Broken mirror

in #poetry6 years ago

image
I don't see what you see
When I look in the mirror at me
I used to be heavy, now I'm so light,
I only did it losing that fight
Yes I'm winning the war, but lose battles I do
To say that I don't just wouldn't be true
So I see disease, certainly no cutie,
Somehow, you see a woman with some type of beauty
I pretend I'm ok, so that no one will know,
That deep inside I'm crying and won't let it show
I'm so tired of the pain, how much can I take?

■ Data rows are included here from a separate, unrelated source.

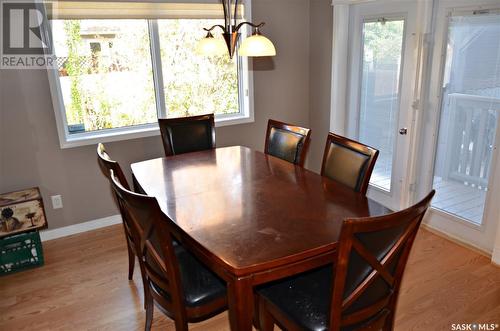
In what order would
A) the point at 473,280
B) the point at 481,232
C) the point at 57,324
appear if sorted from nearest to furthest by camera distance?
the point at 57,324 → the point at 473,280 → the point at 481,232

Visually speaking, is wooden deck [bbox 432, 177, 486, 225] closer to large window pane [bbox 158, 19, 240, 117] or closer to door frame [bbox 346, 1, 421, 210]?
door frame [bbox 346, 1, 421, 210]

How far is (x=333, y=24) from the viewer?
3.69 m

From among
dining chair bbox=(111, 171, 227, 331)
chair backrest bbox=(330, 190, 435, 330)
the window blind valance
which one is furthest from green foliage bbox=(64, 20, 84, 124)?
chair backrest bbox=(330, 190, 435, 330)

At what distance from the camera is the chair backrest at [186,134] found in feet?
10.2

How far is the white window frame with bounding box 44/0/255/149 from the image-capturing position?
3070 millimetres

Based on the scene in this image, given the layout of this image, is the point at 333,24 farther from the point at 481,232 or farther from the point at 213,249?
the point at 213,249

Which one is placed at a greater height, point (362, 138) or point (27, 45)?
point (27, 45)

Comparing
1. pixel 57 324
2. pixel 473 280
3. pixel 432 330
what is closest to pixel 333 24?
pixel 473 280

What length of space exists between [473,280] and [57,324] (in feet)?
8.74

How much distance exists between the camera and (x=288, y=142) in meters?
2.83
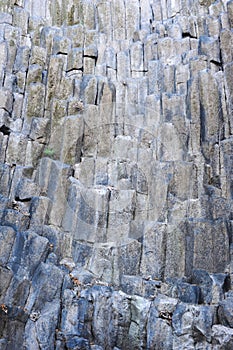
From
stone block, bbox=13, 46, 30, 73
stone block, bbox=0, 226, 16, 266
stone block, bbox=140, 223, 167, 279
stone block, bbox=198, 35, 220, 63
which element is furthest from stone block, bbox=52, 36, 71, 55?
stone block, bbox=0, 226, 16, 266

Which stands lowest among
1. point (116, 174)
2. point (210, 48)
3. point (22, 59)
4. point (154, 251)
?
point (154, 251)

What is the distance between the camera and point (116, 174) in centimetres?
1595

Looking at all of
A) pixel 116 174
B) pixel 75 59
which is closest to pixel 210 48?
pixel 75 59

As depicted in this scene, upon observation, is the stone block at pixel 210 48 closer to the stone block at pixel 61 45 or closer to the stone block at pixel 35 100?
the stone block at pixel 61 45

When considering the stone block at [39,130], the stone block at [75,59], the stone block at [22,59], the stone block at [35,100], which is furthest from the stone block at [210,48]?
the stone block at [22,59]

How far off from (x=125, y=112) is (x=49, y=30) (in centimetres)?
589

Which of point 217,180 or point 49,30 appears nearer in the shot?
point 217,180

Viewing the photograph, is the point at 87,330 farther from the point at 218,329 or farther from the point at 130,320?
the point at 218,329

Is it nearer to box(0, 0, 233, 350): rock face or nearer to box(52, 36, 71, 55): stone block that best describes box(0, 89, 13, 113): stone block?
box(0, 0, 233, 350): rock face

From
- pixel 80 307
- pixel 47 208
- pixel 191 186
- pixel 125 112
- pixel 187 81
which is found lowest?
pixel 80 307

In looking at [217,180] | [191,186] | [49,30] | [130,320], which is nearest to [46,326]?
[130,320]

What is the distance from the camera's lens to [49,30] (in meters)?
21.1

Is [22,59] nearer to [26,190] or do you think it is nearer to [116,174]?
[26,190]

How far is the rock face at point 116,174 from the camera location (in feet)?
38.0
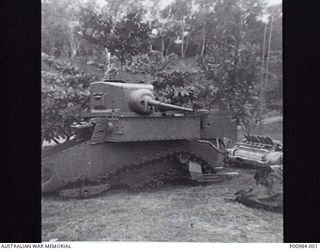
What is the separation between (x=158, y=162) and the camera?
587cm

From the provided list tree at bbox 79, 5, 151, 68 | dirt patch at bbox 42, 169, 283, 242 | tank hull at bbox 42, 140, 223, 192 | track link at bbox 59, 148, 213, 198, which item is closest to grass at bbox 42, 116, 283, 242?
dirt patch at bbox 42, 169, 283, 242

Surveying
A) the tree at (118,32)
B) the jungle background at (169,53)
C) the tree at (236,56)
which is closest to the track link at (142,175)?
the jungle background at (169,53)

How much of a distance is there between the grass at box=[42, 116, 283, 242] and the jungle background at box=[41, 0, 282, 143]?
0.97m

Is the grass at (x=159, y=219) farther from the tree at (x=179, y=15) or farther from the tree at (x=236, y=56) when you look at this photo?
the tree at (x=179, y=15)

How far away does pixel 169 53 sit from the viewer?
670 centimetres

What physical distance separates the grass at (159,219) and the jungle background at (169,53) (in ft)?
3.19

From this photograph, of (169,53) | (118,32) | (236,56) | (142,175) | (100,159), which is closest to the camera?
(100,159)

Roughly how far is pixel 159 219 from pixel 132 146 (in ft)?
4.73

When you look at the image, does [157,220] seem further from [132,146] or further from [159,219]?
[132,146]

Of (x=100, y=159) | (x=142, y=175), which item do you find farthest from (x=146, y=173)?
(x=100, y=159)

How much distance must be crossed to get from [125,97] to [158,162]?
1012 millimetres

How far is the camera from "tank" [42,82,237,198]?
5.42 m

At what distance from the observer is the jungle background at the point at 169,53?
514 cm
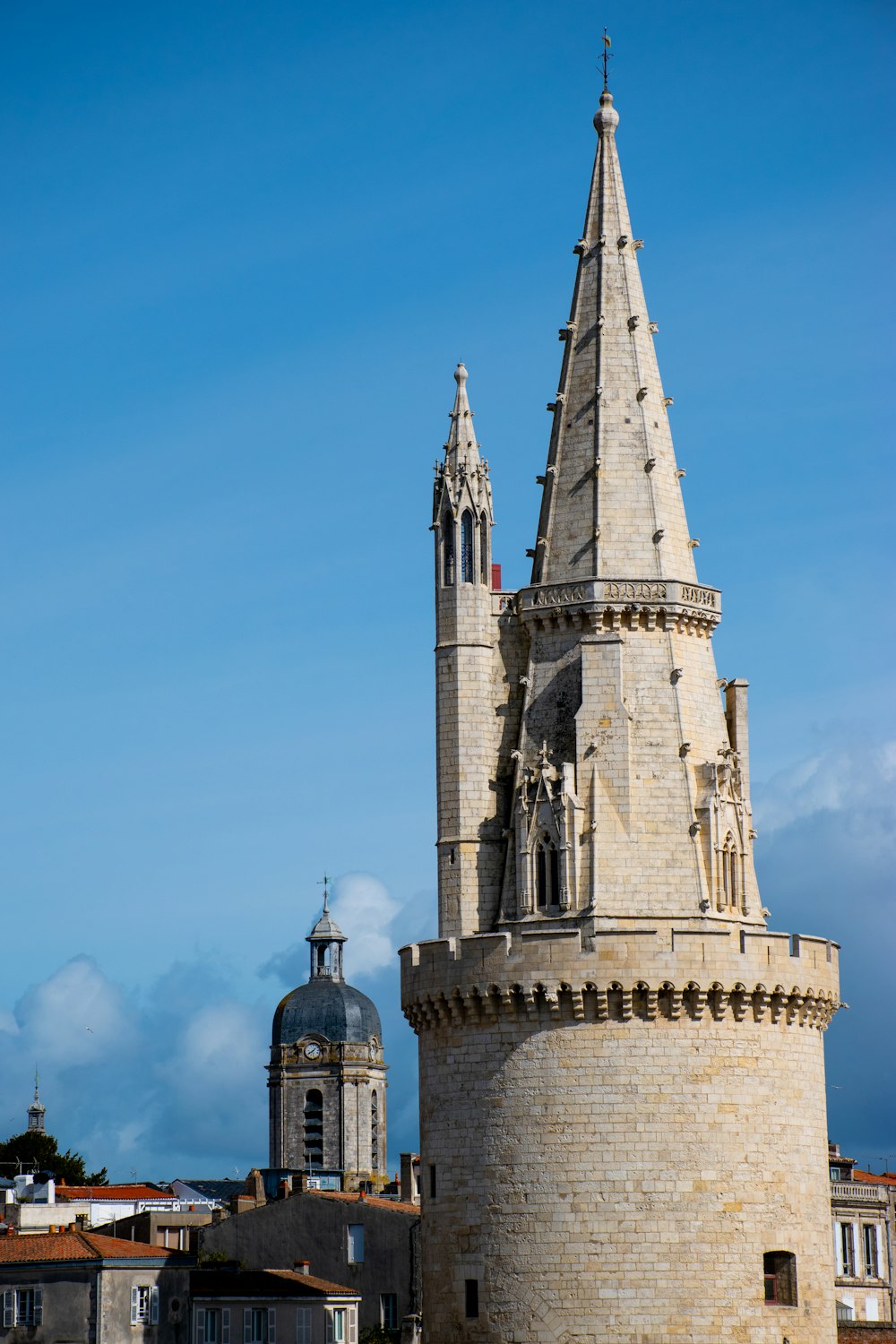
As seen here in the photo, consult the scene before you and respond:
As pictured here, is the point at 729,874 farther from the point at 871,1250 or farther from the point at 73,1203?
the point at 73,1203

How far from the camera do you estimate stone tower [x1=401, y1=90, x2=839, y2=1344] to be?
159 ft

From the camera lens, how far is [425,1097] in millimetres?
51906

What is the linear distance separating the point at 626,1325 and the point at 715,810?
10513 mm

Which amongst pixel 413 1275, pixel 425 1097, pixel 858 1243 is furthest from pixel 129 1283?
pixel 858 1243

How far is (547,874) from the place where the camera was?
170ft

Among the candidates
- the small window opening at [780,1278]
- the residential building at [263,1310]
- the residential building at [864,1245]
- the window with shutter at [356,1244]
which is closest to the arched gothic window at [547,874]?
the small window opening at [780,1278]

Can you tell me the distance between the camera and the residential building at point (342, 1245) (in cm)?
7950

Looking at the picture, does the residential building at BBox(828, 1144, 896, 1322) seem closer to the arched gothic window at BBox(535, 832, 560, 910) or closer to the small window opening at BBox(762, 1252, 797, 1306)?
the small window opening at BBox(762, 1252, 797, 1306)

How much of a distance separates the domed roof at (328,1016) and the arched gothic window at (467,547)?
111648 millimetres

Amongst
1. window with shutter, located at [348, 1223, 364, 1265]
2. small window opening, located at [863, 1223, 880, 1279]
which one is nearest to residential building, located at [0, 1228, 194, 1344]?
window with shutter, located at [348, 1223, 364, 1265]

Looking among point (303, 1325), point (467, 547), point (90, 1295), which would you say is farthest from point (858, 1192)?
point (467, 547)

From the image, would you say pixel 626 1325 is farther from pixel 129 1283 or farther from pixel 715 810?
pixel 129 1283

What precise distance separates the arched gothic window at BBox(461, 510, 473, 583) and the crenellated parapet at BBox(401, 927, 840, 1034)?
8437 millimetres

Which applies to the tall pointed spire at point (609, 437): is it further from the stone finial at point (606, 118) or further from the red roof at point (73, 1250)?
the red roof at point (73, 1250)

A boss lady, yes, but even bosses break
Nobody can help me, nobody really knows
That the struggle is real, and daily it grows
There's no magical cure, at least not a good one
What keeps me going are my daughters and sons
I'm making my family go through the pain
They can only watch while it drives me insane
It has to have a purpose, surely there must be,
I've tried but I can't figure out why me?!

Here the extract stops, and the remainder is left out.